Zentralmatura offenbart Gendergap: Buben besser als Mädchen

http://www.andreas-unterberger.at/2016/02/waterloo-für-gesamtschul-und-gender-agitatoren/ (2.2.):

… Noch ein zweites von [bifie-Chef Günter] Haider offen gelegtes Ergebnis der Zentralmatura ist eine schwere Demütigung für die Schulministerin. Das ist das in sämtlichen Bundesländern deutlich schlechtere Abschneiden der Mädchen im Vergleich zu den Buben. Und zwar nicht nur in Mathematik (wo der Vorsprung der Buben eigentlich immer schon allgemein angenommen worden ist), sondern auch in Englisch. Sprachen haben jedoch im verbreiteten Stereotyp als Mädchen-Domäne gegolten.

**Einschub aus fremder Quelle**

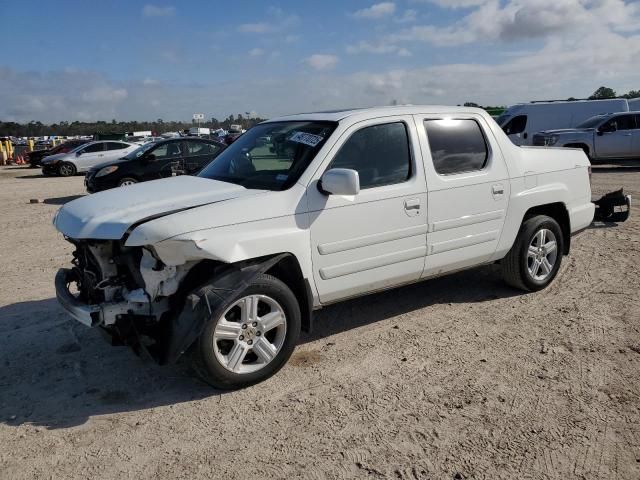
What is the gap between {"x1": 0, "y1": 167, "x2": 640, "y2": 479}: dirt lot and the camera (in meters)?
3.01

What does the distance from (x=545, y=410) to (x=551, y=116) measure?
20619mm

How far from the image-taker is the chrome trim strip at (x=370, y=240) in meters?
4.08

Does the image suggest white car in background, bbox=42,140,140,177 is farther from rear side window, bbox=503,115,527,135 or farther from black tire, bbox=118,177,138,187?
rear side window, bbox=503,115,527,135

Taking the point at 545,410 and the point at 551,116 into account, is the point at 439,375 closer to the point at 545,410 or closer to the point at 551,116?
the point at 545,410

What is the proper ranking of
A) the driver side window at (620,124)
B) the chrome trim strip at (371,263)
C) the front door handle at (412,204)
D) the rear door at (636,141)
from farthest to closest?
the driver side window at (620,124)
the rear door at (636,141)
the front door handle at (412,204)
the chrome trim strip at (371,263)

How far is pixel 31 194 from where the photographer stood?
16609 mm

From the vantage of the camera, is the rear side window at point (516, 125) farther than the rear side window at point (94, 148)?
No

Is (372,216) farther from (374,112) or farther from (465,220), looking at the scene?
(465,220)

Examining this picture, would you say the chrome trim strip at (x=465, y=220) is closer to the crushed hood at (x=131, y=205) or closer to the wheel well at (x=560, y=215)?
the wheel well at (x=560, y=215)

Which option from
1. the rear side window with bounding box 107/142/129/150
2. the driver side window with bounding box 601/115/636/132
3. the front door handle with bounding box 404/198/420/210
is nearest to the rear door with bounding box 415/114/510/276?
the front door handle with bounding box 404/198/420/210

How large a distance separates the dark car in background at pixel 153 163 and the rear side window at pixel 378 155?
9143 mm

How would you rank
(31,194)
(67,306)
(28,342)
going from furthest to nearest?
(31,194)
(28,342)
(67,306)

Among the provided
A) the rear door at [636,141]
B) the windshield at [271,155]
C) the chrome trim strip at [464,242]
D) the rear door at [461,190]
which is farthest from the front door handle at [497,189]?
the rear door at [636,141]

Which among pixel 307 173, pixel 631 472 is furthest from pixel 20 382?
pixel 631 472
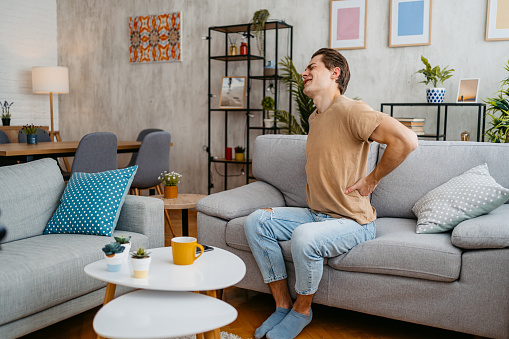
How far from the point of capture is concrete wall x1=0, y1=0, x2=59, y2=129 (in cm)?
587

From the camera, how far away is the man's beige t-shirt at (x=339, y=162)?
2250mm

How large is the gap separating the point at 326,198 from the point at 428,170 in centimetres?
66

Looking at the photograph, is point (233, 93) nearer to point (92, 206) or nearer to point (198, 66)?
point (198, 66)

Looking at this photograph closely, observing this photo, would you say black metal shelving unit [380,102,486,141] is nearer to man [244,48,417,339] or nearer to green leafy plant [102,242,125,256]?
man [244,48,417,339]

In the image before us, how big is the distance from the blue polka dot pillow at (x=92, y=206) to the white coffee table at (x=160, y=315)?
2.96 feet

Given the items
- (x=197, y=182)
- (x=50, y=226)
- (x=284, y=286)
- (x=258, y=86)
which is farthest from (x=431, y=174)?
(x=197, y=182)

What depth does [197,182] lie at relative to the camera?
5.55m

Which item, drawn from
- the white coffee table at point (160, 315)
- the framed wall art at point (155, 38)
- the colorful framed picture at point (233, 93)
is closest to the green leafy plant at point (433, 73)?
the colorful framed picture at point (233, 93)

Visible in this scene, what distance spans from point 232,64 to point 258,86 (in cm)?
40

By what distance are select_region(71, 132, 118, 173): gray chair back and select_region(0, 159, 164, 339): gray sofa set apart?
3.16ft

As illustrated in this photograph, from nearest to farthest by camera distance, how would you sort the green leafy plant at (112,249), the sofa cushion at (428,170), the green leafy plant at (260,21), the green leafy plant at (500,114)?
the green leafy plant at (112,249) < the sofa cushion at (428,170) < the green leafy plant at (500,114) < the green leafy plant at (260,21)

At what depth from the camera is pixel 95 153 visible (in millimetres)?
3793

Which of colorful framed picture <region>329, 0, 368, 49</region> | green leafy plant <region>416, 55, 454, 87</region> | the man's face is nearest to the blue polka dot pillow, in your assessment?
the man's face

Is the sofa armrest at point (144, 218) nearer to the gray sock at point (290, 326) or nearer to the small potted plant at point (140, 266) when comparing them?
the gray sock at point (290, 326)
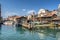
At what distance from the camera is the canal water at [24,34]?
346cm

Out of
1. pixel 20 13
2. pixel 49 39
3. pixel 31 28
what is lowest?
pixel 49 39

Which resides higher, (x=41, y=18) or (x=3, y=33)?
(x=41, y=18)

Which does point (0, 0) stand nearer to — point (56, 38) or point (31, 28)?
point (31, 28)

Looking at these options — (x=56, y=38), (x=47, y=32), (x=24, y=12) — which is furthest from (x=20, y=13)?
(x=56, y=38)

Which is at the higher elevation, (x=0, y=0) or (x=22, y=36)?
(x=0, y=0)

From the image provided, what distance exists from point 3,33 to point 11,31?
0.17m

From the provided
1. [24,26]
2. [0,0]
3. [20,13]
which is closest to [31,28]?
[24,26]

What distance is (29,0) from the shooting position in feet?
11.7

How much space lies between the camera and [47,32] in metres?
3.60

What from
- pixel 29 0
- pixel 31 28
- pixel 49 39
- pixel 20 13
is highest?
pixel 29 0

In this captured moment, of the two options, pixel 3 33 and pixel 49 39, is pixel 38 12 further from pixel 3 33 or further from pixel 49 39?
pixel 3 33

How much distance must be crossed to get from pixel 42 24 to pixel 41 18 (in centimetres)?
13

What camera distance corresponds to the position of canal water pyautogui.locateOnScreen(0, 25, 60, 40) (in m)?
3.46

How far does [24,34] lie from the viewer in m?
3.59
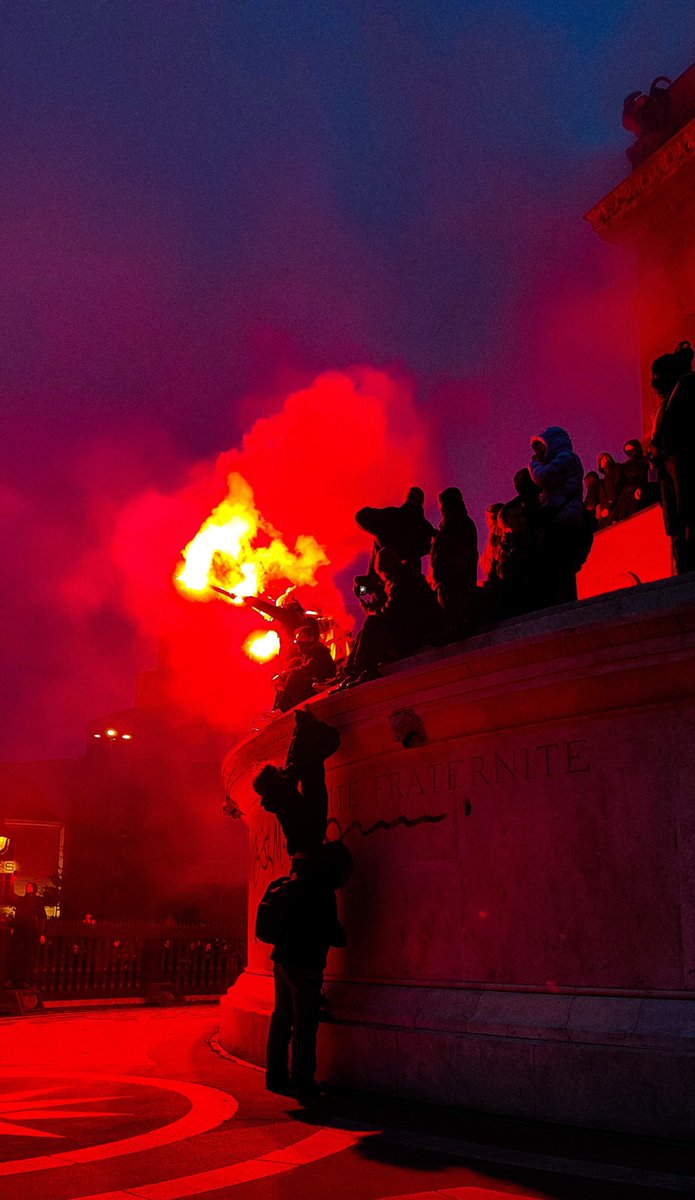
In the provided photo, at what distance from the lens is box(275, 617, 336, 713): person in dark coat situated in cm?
1155

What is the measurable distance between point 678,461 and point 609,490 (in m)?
7.79

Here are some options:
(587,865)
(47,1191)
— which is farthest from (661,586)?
(47,1191)

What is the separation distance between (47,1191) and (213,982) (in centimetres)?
1905

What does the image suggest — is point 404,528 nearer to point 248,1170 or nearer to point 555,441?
point 555,441

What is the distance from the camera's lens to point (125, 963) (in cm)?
2255

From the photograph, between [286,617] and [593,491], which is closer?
[286,617]

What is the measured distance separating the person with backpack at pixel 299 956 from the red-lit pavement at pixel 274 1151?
264 mm

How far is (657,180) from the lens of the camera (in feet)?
61.9

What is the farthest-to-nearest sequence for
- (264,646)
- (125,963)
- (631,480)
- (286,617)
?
(125,963)
(264,646)
(631,480)
(286,617)

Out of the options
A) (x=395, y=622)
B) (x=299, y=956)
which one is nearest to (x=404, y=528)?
(x=395, y=622)

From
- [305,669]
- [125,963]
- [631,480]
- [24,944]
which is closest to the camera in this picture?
[305,669]

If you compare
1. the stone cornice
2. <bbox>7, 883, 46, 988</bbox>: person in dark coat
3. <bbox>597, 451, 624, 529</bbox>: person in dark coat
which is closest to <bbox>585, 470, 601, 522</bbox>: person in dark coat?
<bbox>597, 451, 624, 529</bbox>: person in dark coat

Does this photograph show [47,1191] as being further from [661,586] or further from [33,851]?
[33,851]

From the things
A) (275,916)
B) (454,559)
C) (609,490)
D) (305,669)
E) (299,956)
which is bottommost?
(299,956)
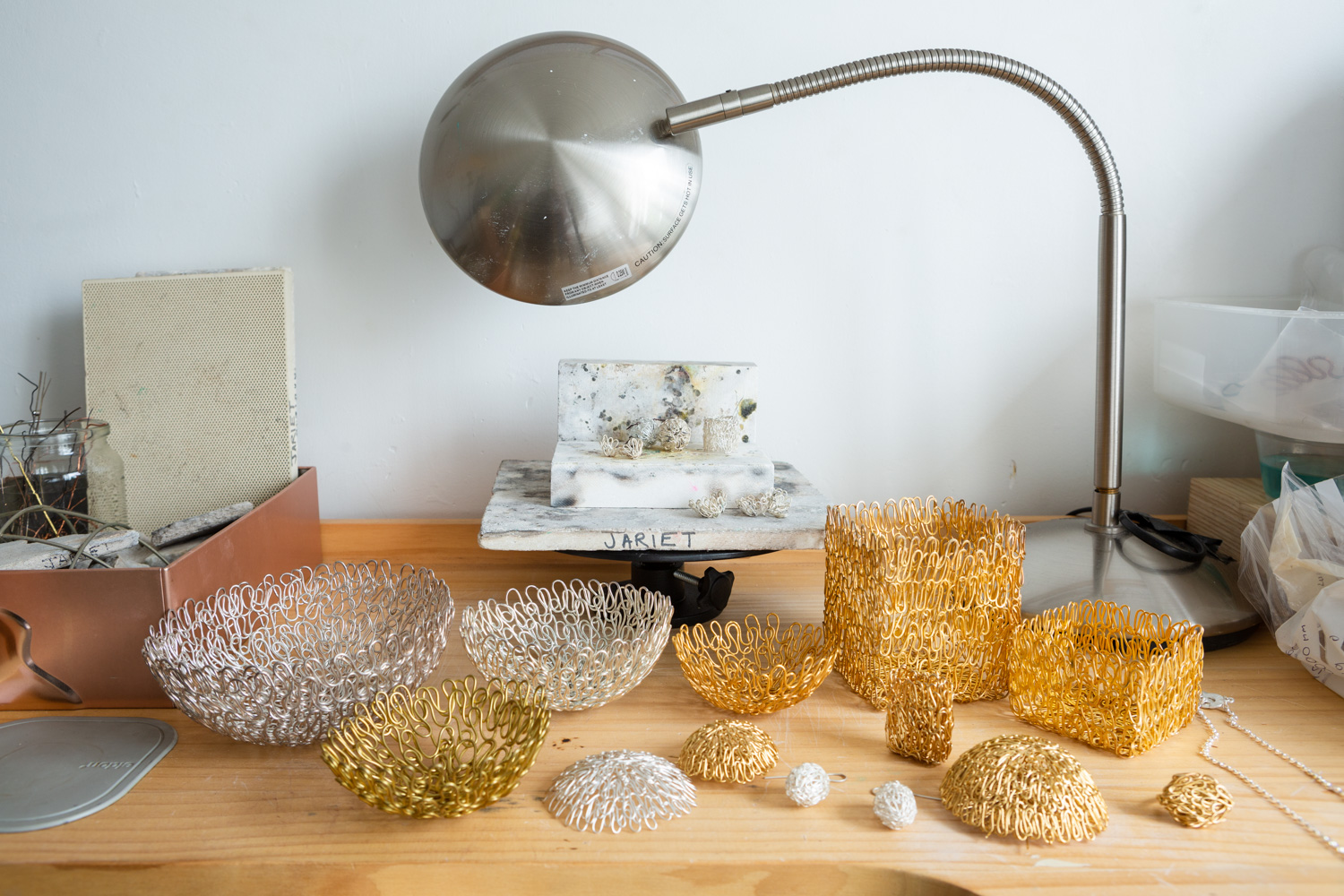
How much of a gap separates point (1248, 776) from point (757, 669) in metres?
0.36

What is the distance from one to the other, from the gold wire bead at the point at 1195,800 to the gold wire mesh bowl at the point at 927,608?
0.52ft

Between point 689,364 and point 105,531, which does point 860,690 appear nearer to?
point 689,364

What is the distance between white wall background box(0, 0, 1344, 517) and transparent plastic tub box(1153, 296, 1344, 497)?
14cm

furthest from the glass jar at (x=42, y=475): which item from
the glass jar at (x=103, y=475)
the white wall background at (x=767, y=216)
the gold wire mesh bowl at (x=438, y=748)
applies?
the gold wire mesh bowl at (x=438, y=748)

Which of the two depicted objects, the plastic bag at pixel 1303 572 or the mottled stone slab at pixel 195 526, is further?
the mottled stone slab at pixel 195 526

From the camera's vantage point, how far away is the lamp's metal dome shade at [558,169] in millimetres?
732

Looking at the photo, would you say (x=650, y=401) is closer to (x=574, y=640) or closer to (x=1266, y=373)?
(x=574, y=640)

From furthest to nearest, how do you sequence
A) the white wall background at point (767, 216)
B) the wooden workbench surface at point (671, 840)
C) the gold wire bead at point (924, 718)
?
the white wall background at point (767, 216) → the gold wire bead at point (924, 718) → the wooden workbench surface at point (671, 840)

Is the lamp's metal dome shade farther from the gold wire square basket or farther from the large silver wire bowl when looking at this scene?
the gold wire square basket

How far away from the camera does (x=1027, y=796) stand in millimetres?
523

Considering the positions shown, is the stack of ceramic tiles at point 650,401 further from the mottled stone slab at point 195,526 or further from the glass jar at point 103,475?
the glass jar at point 103,475

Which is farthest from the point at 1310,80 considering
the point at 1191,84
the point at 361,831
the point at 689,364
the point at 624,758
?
the point at 361,831

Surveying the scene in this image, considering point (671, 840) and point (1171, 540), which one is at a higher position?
point (1171, 540)

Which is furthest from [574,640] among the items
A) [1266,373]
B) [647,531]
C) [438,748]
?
[1266,373]
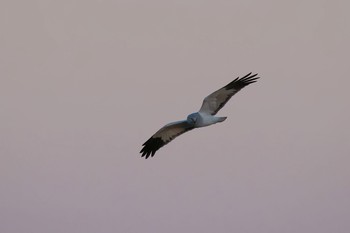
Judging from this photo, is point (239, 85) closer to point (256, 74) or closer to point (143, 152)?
point (256, 74)

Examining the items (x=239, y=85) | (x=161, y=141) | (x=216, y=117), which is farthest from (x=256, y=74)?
(x=161, y=141)

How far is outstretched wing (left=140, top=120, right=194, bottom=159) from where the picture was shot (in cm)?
2611

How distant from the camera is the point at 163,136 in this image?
2678 cm

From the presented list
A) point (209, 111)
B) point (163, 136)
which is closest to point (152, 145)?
point (163, 136)

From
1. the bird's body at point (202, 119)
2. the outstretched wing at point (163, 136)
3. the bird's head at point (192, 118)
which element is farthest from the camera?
the outstretched wing at point (163, 136)

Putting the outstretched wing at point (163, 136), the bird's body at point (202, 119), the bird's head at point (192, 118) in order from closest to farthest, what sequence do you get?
the bird's body at point (202, 119)
the bird's head at point (192, 118)
the outstretched wing at point (163, 136)

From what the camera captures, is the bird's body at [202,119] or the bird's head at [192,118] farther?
the bird's head at [192,118]

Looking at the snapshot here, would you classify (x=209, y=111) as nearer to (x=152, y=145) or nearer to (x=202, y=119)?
(x=202, y=119)

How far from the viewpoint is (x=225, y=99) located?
25.7 metres

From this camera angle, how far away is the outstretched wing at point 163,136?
26.1 metres

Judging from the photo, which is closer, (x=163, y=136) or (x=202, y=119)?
(x=202, y=119)

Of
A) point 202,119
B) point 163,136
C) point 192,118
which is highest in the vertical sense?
point 163,136

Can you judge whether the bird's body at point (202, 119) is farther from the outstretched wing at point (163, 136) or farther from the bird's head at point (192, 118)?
the outstretched wing at point (163, 136)

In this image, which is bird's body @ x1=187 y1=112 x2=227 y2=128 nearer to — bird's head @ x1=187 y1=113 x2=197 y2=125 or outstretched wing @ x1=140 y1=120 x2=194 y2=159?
bird's head @ x1=187 y1=113 x2=197 y2=125
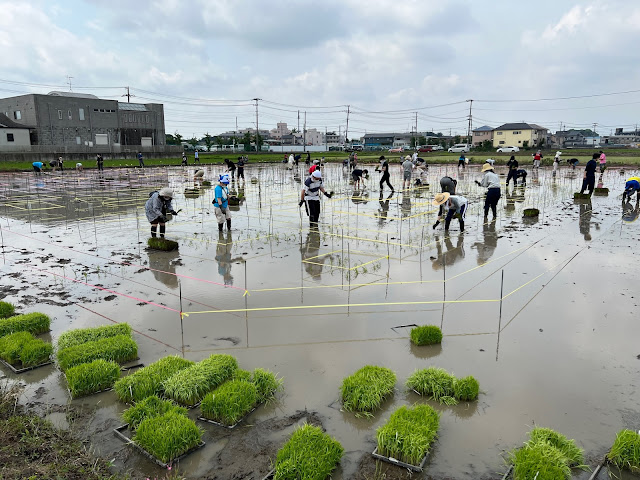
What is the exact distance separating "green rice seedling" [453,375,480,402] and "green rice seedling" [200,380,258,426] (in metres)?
2.05

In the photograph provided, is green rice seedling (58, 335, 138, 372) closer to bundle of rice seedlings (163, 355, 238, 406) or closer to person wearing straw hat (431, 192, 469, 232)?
bundle of rice seedlings (163, 355, 238, 406)

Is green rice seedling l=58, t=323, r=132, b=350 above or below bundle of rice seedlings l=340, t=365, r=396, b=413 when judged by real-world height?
above

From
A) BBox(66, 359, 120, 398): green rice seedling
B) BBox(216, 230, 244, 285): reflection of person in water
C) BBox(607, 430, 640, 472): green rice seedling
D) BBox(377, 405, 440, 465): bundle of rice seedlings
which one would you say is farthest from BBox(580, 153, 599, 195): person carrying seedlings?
BBox(66, 359, 120, 398): green rice seedling

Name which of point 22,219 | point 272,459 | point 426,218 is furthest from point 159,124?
point 272,459

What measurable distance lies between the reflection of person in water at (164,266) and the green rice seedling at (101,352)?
2.64 metres

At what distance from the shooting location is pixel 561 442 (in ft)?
12.1

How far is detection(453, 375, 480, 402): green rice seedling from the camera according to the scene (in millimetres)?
4496

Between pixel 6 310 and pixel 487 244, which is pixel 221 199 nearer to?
pixel 6 310

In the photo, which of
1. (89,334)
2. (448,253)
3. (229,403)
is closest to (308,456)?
(229,403)

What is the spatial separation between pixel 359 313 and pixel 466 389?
238 centimetres

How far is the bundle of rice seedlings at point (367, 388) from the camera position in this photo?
171 inches

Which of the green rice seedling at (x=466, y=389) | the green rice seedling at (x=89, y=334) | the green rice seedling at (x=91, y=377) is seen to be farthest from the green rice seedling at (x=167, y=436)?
the green rice seedling at (x=466, y=389)

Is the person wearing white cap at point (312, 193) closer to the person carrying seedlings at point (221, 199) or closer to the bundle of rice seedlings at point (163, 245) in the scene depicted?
the person carrying seedlings at point (221, 199)

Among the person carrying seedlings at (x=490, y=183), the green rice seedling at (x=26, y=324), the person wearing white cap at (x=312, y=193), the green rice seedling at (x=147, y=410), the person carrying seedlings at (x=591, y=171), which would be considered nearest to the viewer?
the green rice seedling at (x=147, y=410)
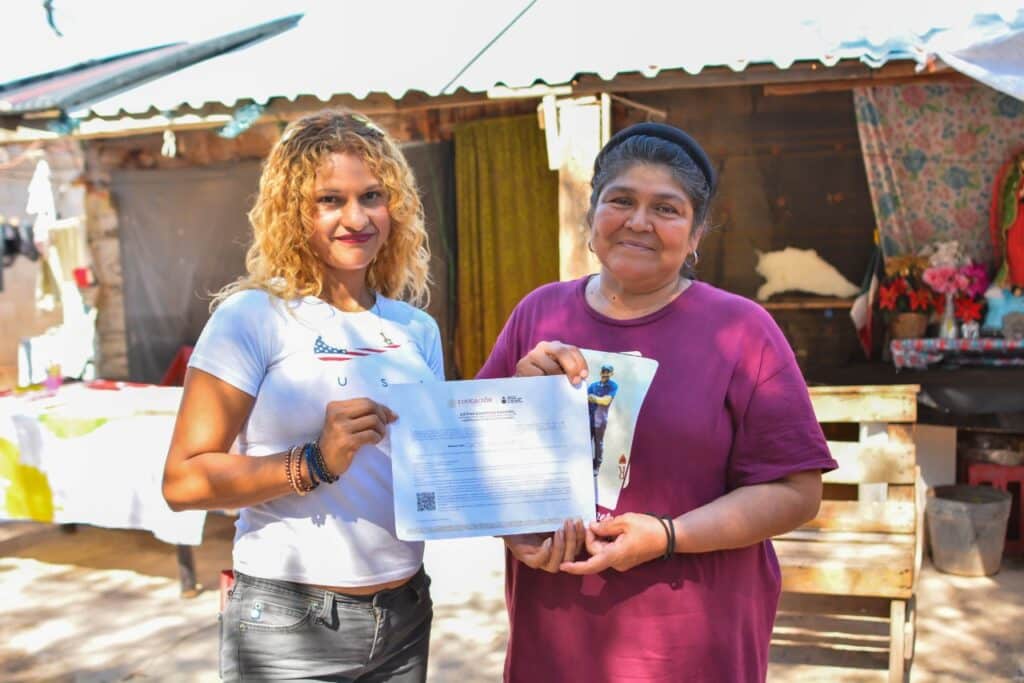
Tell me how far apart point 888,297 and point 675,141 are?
5.13m

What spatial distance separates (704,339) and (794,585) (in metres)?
2.57

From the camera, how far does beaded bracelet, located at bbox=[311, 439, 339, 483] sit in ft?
5.97

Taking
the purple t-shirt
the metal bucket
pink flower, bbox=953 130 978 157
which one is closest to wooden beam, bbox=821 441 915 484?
the metal bucket

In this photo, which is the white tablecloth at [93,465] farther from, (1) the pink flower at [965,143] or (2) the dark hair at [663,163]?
(1) the pink flower at [965,143]

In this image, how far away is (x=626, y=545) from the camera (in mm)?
1688

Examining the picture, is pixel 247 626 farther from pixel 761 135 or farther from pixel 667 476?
pixel 761 135

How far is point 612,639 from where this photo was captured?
1.81 metres

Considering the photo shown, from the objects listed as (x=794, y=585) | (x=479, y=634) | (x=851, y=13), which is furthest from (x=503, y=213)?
(x=794, y=585)

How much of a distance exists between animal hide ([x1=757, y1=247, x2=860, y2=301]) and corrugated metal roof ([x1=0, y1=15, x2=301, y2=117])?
479 cm

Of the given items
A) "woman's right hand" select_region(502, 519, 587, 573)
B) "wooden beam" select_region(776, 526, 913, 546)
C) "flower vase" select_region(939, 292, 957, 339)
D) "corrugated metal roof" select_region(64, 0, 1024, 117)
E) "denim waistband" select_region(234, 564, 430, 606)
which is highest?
"corrugated metal roof" select_region(64, 0, 1024, 117)

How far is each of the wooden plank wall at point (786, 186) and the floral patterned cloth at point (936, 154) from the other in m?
0.37

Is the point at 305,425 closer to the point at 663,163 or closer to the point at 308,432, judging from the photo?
the point at 308,432

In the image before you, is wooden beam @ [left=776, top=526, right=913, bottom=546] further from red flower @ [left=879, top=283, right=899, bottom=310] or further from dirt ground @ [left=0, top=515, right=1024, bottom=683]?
red flower @ [left=879, top=283, right=899, bottom=310]

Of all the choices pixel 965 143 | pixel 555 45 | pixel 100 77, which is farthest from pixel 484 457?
pixel 100 77
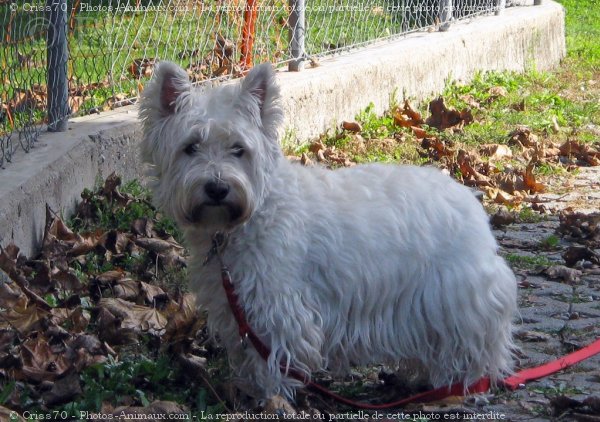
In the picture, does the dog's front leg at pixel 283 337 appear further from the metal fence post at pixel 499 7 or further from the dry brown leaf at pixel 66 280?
the metal fence post at pixel 499 7

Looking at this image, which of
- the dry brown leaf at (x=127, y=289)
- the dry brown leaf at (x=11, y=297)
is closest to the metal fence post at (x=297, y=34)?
the dry brown leaf at (x=127, y=289)

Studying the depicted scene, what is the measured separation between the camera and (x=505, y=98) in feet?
36.6

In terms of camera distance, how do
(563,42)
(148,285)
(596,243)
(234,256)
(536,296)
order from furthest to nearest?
1. (563,42)
2. (596,243)
3. (536,296)
4. (148,285)
5. (234,256)

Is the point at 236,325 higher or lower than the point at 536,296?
higher

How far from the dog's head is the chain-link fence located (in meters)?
1.82

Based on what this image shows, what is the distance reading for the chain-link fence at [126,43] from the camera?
19.9 ft

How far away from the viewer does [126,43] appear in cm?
700

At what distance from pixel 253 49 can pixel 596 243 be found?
3.34m

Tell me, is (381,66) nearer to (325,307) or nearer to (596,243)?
(596,243)

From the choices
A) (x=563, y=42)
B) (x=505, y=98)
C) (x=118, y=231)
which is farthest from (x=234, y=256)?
(x=563, y=42)

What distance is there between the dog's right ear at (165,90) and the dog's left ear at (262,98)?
24cm

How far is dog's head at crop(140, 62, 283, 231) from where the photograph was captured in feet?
12.9

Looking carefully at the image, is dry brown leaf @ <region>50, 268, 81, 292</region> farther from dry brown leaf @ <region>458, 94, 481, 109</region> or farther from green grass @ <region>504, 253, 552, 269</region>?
dry brown leaf @ <region>458, 94, 481, 109</region>

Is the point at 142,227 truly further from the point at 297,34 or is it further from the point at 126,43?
the point at 297,34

Das ist für die Ministerin vor allem deshalb so peinlich, weil sie ja zugleich auch Frauenministerin ist, deren Aufgabe im Grund einzig darin besteht, hinter jeder Ecke eine arge Frauendiskriminierung zu entdecken. Und jetzt haben weibliche Schüler beim ersten objektiven Test um zwei Drittel mehr negative Noten als ihre männlichen Kollegen. Hingegen haben bei den „normalen“ Schulnoten, die Lehrer offenbar sehr subjektiv vergeben, Mädchen immer besser abgeschnitten als Burschen. …

… Und noch immer wird jede Menge Daten geheimgehalten. Etwa auch vom Ergebnis der Nachtragsmatura im Herbst, das von vielen düsteren Gerüchten umgeben ist. …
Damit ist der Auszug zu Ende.